His frankness amazed her. Cailin struggled for composure. “There must be many beautiful women in Byzantium, my lord,” she said. “It is, I have been told, a city of uniquely beautiful women. Surely there are others more worthy of your attention than myself, a humble slave from Britain.”
His laughter startled her. “By God, I would not have thought coyness a part of your nature, Cailin. It does not become you, I fear,” Aspar told her.
“I have never been coy in my entire life!” she sputtered indignantly.
“Then do not start now,” he chided her. “You are a beautiful woman. I desire you. Since I bought you, there is, it would seem, little you can do except bear with the horrendous fate I have in store for you.” He put down his goblet and arose to stand facing her.
“Yes, you own me,” Cailin said, and to her dismay, tears sprang into her eyes which she seemed powerless to control. “I am bound to obey you, my lord, but you will never have all of me, for there is a part of myself that only I can give, no man can take!”
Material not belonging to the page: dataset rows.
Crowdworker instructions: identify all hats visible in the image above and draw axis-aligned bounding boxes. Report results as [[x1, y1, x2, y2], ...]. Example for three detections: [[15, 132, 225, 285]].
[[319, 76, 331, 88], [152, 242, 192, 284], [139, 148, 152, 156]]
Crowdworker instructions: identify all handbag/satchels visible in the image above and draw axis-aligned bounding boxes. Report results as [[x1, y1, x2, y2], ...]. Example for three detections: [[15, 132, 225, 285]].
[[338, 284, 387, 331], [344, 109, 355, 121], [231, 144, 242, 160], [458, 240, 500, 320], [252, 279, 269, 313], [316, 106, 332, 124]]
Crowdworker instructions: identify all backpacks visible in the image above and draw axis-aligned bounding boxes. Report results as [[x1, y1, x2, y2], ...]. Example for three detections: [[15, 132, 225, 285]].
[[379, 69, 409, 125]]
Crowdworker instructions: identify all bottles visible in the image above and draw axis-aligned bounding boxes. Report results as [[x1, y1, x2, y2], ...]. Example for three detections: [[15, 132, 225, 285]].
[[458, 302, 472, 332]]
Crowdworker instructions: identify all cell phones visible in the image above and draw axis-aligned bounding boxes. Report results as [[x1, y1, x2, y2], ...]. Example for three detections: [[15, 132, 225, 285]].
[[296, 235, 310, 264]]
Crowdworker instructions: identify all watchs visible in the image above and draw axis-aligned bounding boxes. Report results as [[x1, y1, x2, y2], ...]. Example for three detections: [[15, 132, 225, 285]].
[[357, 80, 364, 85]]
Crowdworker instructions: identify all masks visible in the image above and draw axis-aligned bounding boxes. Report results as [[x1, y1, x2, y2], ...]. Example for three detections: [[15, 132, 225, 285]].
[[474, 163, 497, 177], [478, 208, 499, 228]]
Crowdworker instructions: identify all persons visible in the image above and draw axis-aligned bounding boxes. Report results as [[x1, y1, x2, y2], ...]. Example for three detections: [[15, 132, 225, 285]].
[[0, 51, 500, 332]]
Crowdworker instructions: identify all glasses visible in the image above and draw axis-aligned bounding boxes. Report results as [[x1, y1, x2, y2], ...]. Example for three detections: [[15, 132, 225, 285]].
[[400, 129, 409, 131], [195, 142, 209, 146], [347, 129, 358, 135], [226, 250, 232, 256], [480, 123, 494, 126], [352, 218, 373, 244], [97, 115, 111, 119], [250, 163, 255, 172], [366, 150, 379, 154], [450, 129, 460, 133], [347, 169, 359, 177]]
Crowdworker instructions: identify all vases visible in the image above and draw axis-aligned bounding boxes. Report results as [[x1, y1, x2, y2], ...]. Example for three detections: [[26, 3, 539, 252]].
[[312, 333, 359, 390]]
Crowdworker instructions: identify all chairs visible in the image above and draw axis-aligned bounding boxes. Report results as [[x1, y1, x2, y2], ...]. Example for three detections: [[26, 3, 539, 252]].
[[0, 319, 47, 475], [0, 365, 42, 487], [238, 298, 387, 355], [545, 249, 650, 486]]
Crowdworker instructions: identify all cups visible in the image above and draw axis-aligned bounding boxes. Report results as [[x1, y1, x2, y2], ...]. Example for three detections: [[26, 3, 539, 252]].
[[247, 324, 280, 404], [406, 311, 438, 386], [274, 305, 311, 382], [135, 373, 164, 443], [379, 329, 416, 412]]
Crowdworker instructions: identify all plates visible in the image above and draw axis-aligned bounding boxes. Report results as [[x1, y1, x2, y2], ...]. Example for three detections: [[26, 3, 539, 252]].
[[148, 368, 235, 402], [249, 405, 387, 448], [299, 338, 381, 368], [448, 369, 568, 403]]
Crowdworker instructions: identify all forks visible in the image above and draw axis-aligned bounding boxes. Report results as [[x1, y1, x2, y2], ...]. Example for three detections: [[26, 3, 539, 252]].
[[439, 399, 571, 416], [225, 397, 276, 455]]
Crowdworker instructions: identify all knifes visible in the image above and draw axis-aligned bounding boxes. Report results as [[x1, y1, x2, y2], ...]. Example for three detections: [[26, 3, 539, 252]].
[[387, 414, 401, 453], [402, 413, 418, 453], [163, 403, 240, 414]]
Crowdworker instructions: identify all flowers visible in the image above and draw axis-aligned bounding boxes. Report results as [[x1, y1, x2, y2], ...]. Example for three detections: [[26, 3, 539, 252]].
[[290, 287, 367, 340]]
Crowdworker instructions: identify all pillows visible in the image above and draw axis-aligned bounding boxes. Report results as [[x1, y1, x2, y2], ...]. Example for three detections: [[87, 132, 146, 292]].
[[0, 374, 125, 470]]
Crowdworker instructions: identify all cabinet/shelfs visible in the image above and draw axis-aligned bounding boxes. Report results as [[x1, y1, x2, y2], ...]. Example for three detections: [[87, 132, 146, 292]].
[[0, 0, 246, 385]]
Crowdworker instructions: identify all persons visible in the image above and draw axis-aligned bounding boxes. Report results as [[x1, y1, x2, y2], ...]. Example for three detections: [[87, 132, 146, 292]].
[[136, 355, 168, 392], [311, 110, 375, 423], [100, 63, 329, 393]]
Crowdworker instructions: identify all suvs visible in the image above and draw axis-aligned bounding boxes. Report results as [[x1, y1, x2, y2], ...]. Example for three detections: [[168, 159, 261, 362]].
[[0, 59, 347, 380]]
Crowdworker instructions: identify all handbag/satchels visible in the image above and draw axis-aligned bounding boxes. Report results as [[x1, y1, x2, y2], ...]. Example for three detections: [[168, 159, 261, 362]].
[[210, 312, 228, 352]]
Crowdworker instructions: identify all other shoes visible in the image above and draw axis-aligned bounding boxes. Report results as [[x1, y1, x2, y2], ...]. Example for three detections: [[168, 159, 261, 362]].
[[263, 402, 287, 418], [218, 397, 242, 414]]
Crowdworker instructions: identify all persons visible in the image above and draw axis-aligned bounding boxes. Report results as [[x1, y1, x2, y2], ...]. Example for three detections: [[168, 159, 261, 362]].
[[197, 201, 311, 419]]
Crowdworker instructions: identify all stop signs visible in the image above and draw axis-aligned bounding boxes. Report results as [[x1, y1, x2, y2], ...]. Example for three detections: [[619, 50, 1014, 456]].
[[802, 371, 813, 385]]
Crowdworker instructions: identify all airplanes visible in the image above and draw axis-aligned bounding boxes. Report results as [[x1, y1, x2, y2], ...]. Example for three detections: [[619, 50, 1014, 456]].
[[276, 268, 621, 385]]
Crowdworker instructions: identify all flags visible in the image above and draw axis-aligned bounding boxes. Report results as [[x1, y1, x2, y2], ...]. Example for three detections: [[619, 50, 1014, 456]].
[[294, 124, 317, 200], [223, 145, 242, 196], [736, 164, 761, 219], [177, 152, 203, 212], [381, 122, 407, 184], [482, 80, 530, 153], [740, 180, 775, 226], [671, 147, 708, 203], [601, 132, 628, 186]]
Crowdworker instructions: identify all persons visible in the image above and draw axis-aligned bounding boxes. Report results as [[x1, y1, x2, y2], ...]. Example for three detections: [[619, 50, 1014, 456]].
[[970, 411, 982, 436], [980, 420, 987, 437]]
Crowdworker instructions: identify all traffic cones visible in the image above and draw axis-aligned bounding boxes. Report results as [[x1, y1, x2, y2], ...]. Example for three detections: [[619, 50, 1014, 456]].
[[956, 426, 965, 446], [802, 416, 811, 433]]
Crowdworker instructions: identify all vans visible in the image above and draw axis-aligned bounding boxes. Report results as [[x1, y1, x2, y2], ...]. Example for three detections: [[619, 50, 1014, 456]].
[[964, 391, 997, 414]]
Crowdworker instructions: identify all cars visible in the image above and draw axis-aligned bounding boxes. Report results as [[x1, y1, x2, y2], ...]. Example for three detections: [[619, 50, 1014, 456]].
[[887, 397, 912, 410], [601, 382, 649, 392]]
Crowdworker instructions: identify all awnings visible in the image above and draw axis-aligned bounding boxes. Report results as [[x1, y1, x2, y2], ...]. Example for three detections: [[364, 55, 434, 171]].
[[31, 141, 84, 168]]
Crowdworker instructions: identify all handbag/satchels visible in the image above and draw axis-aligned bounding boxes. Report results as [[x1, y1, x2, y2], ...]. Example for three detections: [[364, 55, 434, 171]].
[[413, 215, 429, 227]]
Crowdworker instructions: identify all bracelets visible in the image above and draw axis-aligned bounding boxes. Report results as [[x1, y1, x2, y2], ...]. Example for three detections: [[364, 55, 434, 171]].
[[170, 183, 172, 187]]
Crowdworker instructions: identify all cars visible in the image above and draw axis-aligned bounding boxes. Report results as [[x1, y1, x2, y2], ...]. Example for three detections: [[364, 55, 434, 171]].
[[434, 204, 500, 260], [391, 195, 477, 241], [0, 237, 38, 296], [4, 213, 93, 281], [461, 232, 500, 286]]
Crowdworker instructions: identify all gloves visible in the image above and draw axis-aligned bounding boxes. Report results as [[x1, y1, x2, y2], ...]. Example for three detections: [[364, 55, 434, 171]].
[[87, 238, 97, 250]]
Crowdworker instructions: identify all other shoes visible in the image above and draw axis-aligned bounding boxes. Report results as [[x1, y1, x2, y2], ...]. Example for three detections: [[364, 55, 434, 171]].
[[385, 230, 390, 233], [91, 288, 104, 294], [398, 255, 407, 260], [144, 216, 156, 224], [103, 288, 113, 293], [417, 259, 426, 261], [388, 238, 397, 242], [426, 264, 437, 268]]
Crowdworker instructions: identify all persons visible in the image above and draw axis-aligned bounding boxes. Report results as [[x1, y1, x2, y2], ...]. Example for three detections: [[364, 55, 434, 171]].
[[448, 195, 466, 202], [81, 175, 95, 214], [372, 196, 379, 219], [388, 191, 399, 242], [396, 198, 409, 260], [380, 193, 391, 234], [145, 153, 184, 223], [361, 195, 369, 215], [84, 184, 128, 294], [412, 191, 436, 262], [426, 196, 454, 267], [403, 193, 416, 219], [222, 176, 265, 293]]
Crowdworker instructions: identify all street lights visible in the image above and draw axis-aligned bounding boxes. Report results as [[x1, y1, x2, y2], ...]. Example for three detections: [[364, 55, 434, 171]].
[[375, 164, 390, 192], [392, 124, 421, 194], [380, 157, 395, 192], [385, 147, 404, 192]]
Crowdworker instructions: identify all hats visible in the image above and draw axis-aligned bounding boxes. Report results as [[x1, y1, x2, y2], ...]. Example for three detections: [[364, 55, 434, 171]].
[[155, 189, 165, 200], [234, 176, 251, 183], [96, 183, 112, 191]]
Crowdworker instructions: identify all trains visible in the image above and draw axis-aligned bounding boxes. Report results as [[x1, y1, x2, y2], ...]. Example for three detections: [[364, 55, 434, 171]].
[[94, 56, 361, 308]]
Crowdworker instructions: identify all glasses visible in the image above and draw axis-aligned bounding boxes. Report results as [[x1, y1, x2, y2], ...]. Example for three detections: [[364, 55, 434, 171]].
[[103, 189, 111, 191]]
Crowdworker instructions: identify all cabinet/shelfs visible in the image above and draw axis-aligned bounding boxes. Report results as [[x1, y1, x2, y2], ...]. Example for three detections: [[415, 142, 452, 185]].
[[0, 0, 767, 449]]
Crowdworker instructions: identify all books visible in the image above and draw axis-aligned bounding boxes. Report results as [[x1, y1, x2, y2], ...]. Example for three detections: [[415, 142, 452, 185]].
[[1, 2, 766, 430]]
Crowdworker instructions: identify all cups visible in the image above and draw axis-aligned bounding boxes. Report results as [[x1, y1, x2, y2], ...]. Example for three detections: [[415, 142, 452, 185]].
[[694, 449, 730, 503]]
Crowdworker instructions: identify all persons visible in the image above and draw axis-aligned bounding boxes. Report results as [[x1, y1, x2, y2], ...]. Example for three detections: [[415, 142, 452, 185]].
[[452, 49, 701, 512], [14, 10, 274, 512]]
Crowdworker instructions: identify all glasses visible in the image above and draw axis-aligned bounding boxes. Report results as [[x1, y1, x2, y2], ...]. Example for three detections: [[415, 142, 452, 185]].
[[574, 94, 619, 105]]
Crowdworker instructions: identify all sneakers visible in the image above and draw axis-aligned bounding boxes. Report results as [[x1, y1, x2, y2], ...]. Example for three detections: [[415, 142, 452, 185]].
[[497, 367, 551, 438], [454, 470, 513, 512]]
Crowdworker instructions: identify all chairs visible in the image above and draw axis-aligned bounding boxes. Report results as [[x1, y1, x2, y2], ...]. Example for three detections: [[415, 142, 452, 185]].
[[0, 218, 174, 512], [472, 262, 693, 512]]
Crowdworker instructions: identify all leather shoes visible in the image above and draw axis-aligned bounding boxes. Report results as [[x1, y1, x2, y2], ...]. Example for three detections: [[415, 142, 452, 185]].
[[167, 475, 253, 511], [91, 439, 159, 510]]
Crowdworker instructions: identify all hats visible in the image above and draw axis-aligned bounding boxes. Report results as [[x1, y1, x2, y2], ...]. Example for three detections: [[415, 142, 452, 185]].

He caught her chin between his thumb and forefinger, stunned by her honest declaration and moved by her passionate defiance. Tears slipped slowly down her smooth cheeks like tiny crystal beads. “My God,” he exclaimed, “did you know that your eyes glisten like amethysts when you weep like that, Cailin? You break my heart. Cease, I beg you, my beauty! I surrender humbly before your feet.”
“I hate being a slave!” she told him desperately. “And why is it that you can penetrate the defenses I have so carefully built up around myself these last months when no one else could?”
“I am a better tactician than any of the others,” he told her teasingly. “Besides, Cailin, although you tempt my baser nature, I find you fascinating on several other levels as well.” He brushed away her tears carefully with a single finger. “I have finished my wine now. We will become better acquainted in the bath. I promise I will try not to make you cry again if you will not be coy. Do we have a bargain, my beauty? I think I am being most generous.”
She could not be angry with him. He was really very kind, but she was a little fearful of him nonetheless. “I agree,” she said finally.
“Come then,” he said, taking her hand and leading her from the atrium.